Thursday, November 8, 2007
Putting the Towers of Hanoi to Use on Backups
I needed to regularly backup some data to a zip file in another directory. The problem was that the data changed daily and the size started to be an issue so that I couldn't keep all the backups.
So what files do you delete and when? Ideally, you'd like to be able to recover from most errors. This includes the error where something has been wrong for a month and you need to recover from that one as well. (It also includes the "OH NO! I DELETED HALF THE FILE!" errors where you need a very fresh copy).
After some searching, I stumbled across a rather clever solution that apparently some backup programs implement: use the optimal Tower of Hanoi solution. If you recall, the Tower of Hanoi problem is typically stated where you have three poles and some discs of decreasing size. You need to move the stack of discs from one pole to another so that no bigger disc is ever on top of a smaller disc. One good solution is to always move the smallest disc every 2^1 moves, the next smallest disc every 2^2 moves, the third smallest every 2^3 moves, etc. The picture from Wikipedia above shows this quite well.

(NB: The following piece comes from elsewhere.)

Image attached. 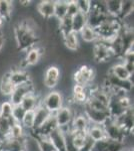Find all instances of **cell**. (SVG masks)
<instances>
[{"label":"cell","instance_id":"cell-36","mask_svg":"<svg viewBox=\"0 0 134 151\" xmlns=\"http://www.w3.org/2000/svg\"><path fill=\"white\" fill-rule=\"evenodd\" d=\"M72 91H73V95H74V94H79V93H83V92L86 91V87L82 86V85L75 84L74 86H73V88H72Z\"/></svg>","mask_w":134,"mask_h":151},{"label":"cell","instance_id":"cell-28","mask_svg":"<svg viewBox=\"0 0 134 151\" xmlns=\"http://www.w3.org/2000/svg\"><path fill=\"white\" fill-rule=\"evenodd\" d=\"M59 30L61 36H64L68 33L72 32V18L69 16H65L64 18L59 21Z\"/></svg>","mask_w":134,"mask_h":151},{"label":"cell","instance_id":"cell-1","mask_svg":"<svg viewBox=\"0 0 134 151\" xmlns=\"http://www.w3.org/2000/svg\"><path fill=\"white\" fill-rule=\"evenodd\" d=\"M41 105L45 109H47L51 114H54L64 106V98L62 93L56 90L48 92L41 101Z\"/></svg>","mask_w":134,"mask_h":151},{"label":"cell","instance_id":"cell-20","mask_svg":"<svg viewBox=\"0 0 134 151\" xmlns=\"http://www.w3.org/2000/svg\"><path fill=\"white\" fill-rule=\"evenodd\" d=\"M78 35H80L81 40L87 43H91V42L95 43L99 40V36L97 35L96 29L90 27L88 25L85 26V27L78 33Z\"/></svg>","mask_w":134,"mask_h":151},{"label":"cell","instance_id":"cell-5","mask_svg":"<svg viewBox=\"0 0 134 151\" xmlns=\"http://www.w3.org/2000/svg\"><path fill=\"white\" fill-rule=\"evenodd\" d=\"M95 74L94 70L88 65H81L76 72L73 74V80L78 85H82L84 87H87L89 83L92 82L94 79Z\"/></svg>","mask_w":134,"mask_h":151},{"label":"cell","instance_id":"cell-34","mask_svg":"<svg viewBox=\"0 0 134 151\" xmlns=\"http://www.w3.org/2000/svg\"><path fill=\"white\" fill-rule=\"evenodd\" d=\"M124 143L108 140V151H124Z\"/></svg>","mask_w":134,"mask_h":151},{"label":"cell","instance_id":"cell-4","mask_svg":"<svg viewBox=\"0 0 134 151\" xmlns=\"http://www.w3.org/2000/svg\"><path fill=\"white\" fill-rule=\"evenodd\" d=\"M34 92V85L33 81L27 83V84H23V85H19V86L14 87V90L12 92V94L9 97V102L13 105H20L21 101L23 100L24 97L26 95L32 93Z\"/></svg>","mask_w":134,"mask_h":151},{"label":"cell","instance_id":"cell-39","mask_svg":"<svg viewBox=\"0 0 134 151\" xmlns=\"http://www.w3.org/2000/svg\"><path fill=\"white\" fill-rule=\"evenodd\" d=\"M0 18H1V17H0Z\"/></svg>","mask_w":134,"mask_h":151},{"label":"cell","instance_id":"cell-9","mask_svg":"<svg viewBox=\"0 0 134 151\" xmlns=\"http://www.w3.org/2000/svg\"><path fill=\"white\" fill-rule=\"evenodd\" d=\"M32 81L31 75L28 72L19 69L10 70V82L13 84L14 87L19 86V85L27 84V83Z\"/></svg>","mask_w":134,"mask_h":151},{"label":"cell","instance_id":"cell-16","mask_svg":"<svg viewBox=\"0 0 134 151\" xmlns=\"http://www.w3.org/2000/svg\"><path fill=\"white\" fill-rule=\"evenodd\" d=\"M90 125V122L85 116V114H78L75 115L71 123V128L73 131H79V132H87Z\"/></svg>","mask_w":134,"mask_h":151},{"label":"cell","instance_id":"cell-31","mask_svg":"<svg viewBox=\"0 0 134 151\" xmlns=\"http://www.w3.org/2000/svg\"><path fill=\"white\" fill-rule=\"evenodd\" d=\"M25 115V111L23 110V108L20 106V105H16V106H13V110H12V118L15 120L16 123H21L23 117Z\"/></svg>","mask_w":134,"mask_h":151},{"label":"cell","instance_id":"cell-15","mask_svg":"<svg viewBox=\"0 0 134 151\" xmlns=\"http://www.w3.org/2000/svg\"><path fill=\"white\" fill-rule=\"evenodd\" d=\"M27 139V138H26ZM25 140H18L8 137L2 143V151H25Z\"/></svg>","mask_w":134,"mask_h":151},{"label":"cell","instance_id":"cell-6","mask_svg":"<svg viewBox=\"0 0 134 151\" xmlns=\"http://www.w3.org/2000/svg\"><path fill=\"white\" fill-rule=\"evenodd\" d=\"M53 115H54L58 128L66 127V126L71 125L72 120L74 118V113H73L71 107L68 106H63L61 109L55 112Z\"/></svg>","mask_w":134,"mask_h":151},{"label":"cell","instance_id":"cell-17","mask_svg":"<svg viewBox=\"0 0 134 151\" xmlns=\"http://www.w3.org/2000/svg\"><path fill=\"white\" fill-rule=\"evenodd\" d=\"M14 90L13 84L10 82V70L4 73L0 79V94L2 96L10 97Z\"/></svg>","mask_w":134,"mask_h":151},{"label":"cell","instance_id":"cell-19","mask_svg":"<svg viewBox=\"0 0 134 151\" xmlns=\"http://www.w3.org/2000/svg\"><path fill=\"white\" fill-rule=\"evenodd\" d=\"M108 72L111 73L113 76H115V77L119 80L126 81V80L132 79V76L127 72V70H126L125 67H124L123 63H118V64L113 65Z\"/></svg>","mask_w":134,"mask_h":151},{"label":"cell","instance_id":"cell-21","mask_svg":"<svg viewBox=\"0 0 134 151\" xmlns=\"http://www.w3.org/2000/svg\"><path fill=\"white\" fill-rule=\"evenodd\" d=\"M87 25V15L78 12L72 17V31L79 33Z\"/></svg>","mask_w":134,"mask_h":151},{"label":"cell","instance_id":"cell-25","mask_svg":"<svg viewBox=\"0 0 134 151\" xmlns=\"http://www.w3.org/2000/svg\"><path fill=\"white\" fill-rule=\"evenodd\" d=\"M34 139L37 142V146L39 151H56L54 146L51 143L49 138L42 137V136H34Z\"/></svg>","mask_w":134,"mask_h":151},{"label":"cell","instance_id":"cell-32","mask_svg":"<svg viewBox=\"0 0 134 151\" xmlns=\"http://www.w3.org/2000/svg\"><path fill=\"white\" fill-rule=\"evenodd\" d=\"M75 2H76L79 12L85 14V15H87L91 10V2L89 0H76Z\"/></svg>","mask_w":134,"mask_h":151},{"label":"cell","instance_id":"cell-35","mask_svg":"<svg viewBox=\"0 0 134 151\" xmlns=\"http://www.w3.org/2000/svg\"><path fill=\"white\" fill-rule=\"evenodd\" d=\"M79 12L78 7L76 5V2L75 1H68V5H67V16L69 17H73L75 14H77Z\"/></svg>","mask_w":134,"mask_h":151},{"label":"cell","instance_id":"cell-23","mask_svg":"<svg viewBox=\"0 0 134 151\" xmlns=\"http://www.w3.org/2000/svg\"><path fill=\"white\" fill-rule=\"evenodd\" d=\"M67 5L68 1H64V0H57L55 1L54 6V17L57 20H61L67 16Z\"/></svg>","mask_w":134,"mask_h":151},{"label":"cell","instance_id":"cell-14","mask_svg":"<svg viewBox=\"0 0 134 151\" xmlns=\"http://www.w3.org/2000/svg\"><path fill=\"white\" fill-rule=\"evenodd\" d=\"M87 136H88L90 139L93 140L94 142H98V141L107 139L103 126L97 125V124L90 123L89 127L87 129Z\"/></svg>","mask_w":134,"mask_h":151},{"label":"cell","instance_id":"cell-12","mask_svg":"<svg viewBox=\"0 0 134 151\" xmlns=\"http://www.w3.org/2000/svg\"><path fill=\"white\" fill-rule=\"evenodd\" d=\"M48 138L51 141V143L54 146L56 151H66L65 150V137L64 134L60 131L59 128H56L53 130L49 135Z\"/></svg>","mask_w":134,"mask_h":151},{"label":"cell","instance_id":"cell-3","mask_svg":"<svg viewBox=\"0 0 134 151\" xmlns=\"http://www.w3.org/2000/svg\"><path fill=\"white\" fill-rule=\"evenodd\" d=\"M92 57H93L94 60L98 63L109 62V60L112 57H114L109 48V42L102 40H97L92 47Z\"/></svg>","mask_w":134,"mask_h":151},{"label":"cell","instance_id":"cell-11","mask_svg":"<svg viewBox=\"0 0 134 151\" xmlns=\"http://www.w3.org/2000/svg\"><path fill=\"white\" fill-rule=\"evenodd\" d=\"M54 0H44L40 1L37 4V11L42 16L43 18L49 19L51 17H54Z\"/></svg>","mask_w":134,"mask_h":151},{"label":"cell","instance_id":"cell-10","mask_svg":"<svg viewBox=\"0 0 134 151\" xmlns=\"http://www.w3.org/2000/svg\"><path fill=\"white\" fill-rule=\"evenodd\" d=\"M51 115H52V114L40 104L39 106L34 110V125H33V129L31 131L39 129L41 126L47 121V119L49 118Z\"/></svg>","mask_w":134,"mask_h":151},{"label":"cell","instance_id":"cell-26","mask_svg":"<svg viewBox=\"0 0 134 151\" xmlns=\"http://www.w3.org/2000/svg\"><path fill=\"white\" fill-rule=\"evenodd\" d=\"M9 137L13 138V139H18V140H25L26 138H27L25 134V129H24L22 127V125L19 123L14 124L10 128Z\"/></svg>","mask_w":134,"mask_h":151},{"label":"cell","instance_id":"cell-29","mask_svg":"<svg viewBox=\"0 0 134 151\" xmlns=\"http://www.w3.org/2000/svg\"><path fill=\"white\" fill-rule=\"evenodd\" d=\"M20 124L25 130H32L34 125V111L25 112V115Z\"/></svg>","mask_w":134,"mask_h":151},{"label":"cell","instance_id":"cell-13","mask_svg":"<svg viewBox=\"0 0 134 151\" xmlns=\"http://www.w3.org/2000/svg\"><path fill=\"white\" fill-rule=\"evenodd\" d=\"M41 104V101L38 98V96L36 95L35 92L26 95L21 101L20 106L23 108V110L25 112L27 111H34L38 106Z\"/></svg>","mask_w":134,"mask_h":151},{"label":"cell","instance_id":"cell-7","mask_svg":"<svg viewBox=\"0 0 134 151\" xmlns=\"http://www.w3.org/2000/svg\"><path fill=\"white\" fill-rule=\"evenodd\" d=\"M60 80V70L57 65H51L45 70L43 85L47 89H54Z\"/></svg>","mask_w":134,"mask_h":151},{"label":"cell","instance_id":"cell-38","mask_svg":"<svg viewBox=\"0 0 134 151\" xmlns=\"http://www.w3.org/2000/svg\"><path fill=\"white\" fill-rule=\"evenodd\" d=\"M124 67H125V69L127 70V72L130 74L131 76H133V73H134V64H128V63H126V64H124Z\"/></svg>","mask_w":134,"mask_h":151},{"label":"cell","instance_id":"cell-18","mask_svg":"<svg viewBox=\"0 0 134 151\" xmlns=\"http://www.w3.org/2000/svg\"><path fill=\"white\" fill-rule=\"evenodd\" d=\"M62 41L65 47L69 50H71V52H77L80 48L78 33H75L72 31V32L62 36Z\"/></svg>","mask_w":134,"mask_h":151},{"label":"cell","instance_id":"cell-8","mask_svg":"<svg viewBox=\"0 0 134 151\" xmlns=\"http://www.w3.org/2000/svg\"><path fill=\"white\" fill-rule=\"evenodd\" d=\"M84 114L87 117V119H88L90 123L97 124V125H103L107 119L110 118L108 111L93 110V109H90L86 106L84 108Z\"/></svg>","mask_w":134,"mask_h":151},{"label":"cell","instance_id":"cell-27","mask_svg":"<svg viewBox=\"0 0 134 151\" xmlns=\"http://www.w3.org/2000/svg\"><path fill=\"white\" fill-rule=\"evenodd\" d=\"M134 8V2L130 0H121V8L118 15V20L121 21L124 17H126L130 13L133 12Z\"/></svg>","mask_w":134,"mask_h":151},{"label":"cell","instance_id":"cell-2","mask_svg":"<svg viewBox=\"0 0 134 151\" xmlns=\"http://www.w3.org/2000/svg\"><path fill=\"white\" fill-rule=\"evenodd\" d=\"M102 126H103L104 131H105V134H106V138L108 140L124 142V140L126 139L127 134L124 132L123 129L116 123L115 119L110 117V118L107 119L105 121V123Z\"/></svg>","mask_w":134,"mask_h":151},{"label":"cell","instance_id":"cell-37","mask_svg":"<svg viewBox=\"0 0 134 151\" xmlns=\"http://www.w3.org/2000/svg\"><path fill=\"white\" fill-rule=\"evenodd\" d=\"M5 43H6L5 35H4V33L0 30V52L2 50V48L5 47Z\"/></svg>","mask_w":134,"mask_h":151},{"label":"cell","instance_id":"cell-22","mask_svg":"<svg viewBox=\"0 0 134 151\" xmlns=\"http://www.w3.org/2000/svg\"><path fill=\"white\" fill-rule=\"evenodd\" d=\"M121 8V0H107L105 1V10L107 15L118 18Z\"/></svg>","mask_w":134,"mask_h":151},{"label":"cell","instance_id":"cell-30","mask_svg":"<svg viewBox=\"0 0 134 151\" xmlns=\"http://www.w3.org/2000/svg\"><path fill=\"white\" fill-rule=\"evenodd\" d=\"M12 110H13V105L9 101H4L0 105V116L8 118L12 115Z\"/></svg>","mask_w":134,"mask_h":151},{"label":"cell","instance_id":"cell-24","mask_svg":"<svg viewBox=\"0 0 134 151\" xmlns=\"http://www.w3.org/2000/svg\"><path fill=\"white\" fill-rule=\"evenodd\" d=\"M13 10V1L0 0V17L4 21L10 18Z\"/></svg>","mask_w":134,"mask_h":151},{"label":"cell","instance_id":"cell-33","mask_svg":"<svg viewBox=\"0 0 134 151\" xmlns=\"http://www.w3.org/2000/svg\"><path fill=\"white\" fill-rule=\"evenodd\" d=\"M92 151H108V139L94 142Z\"/></svg>","mask_w":134,"mask_h":151}]
</instances>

Imagine that the discs are backup tapes. Each time you "move" the tape represents when you perform a backup using that tape. It gives a nice exponential staggering which works pretty good in practice. Working with zip files is similar, just delete files that don't match the exponential factor (well, there is some rounding involved). The math works out because a file that is 8 days old was around at the 4 day mark and at the 2 day mark. However, a file that is 6 days old wouldn't make it because it isn't a power of two.
So imagine it's 11/8/2007. You'd have a directory of backups like this:
Recent history is very backed up, but it thins out over time where it becomes less useful. It's a nice trade off of having backups, but saving space.
Who knew? The Towers of Hanoi are actually useful!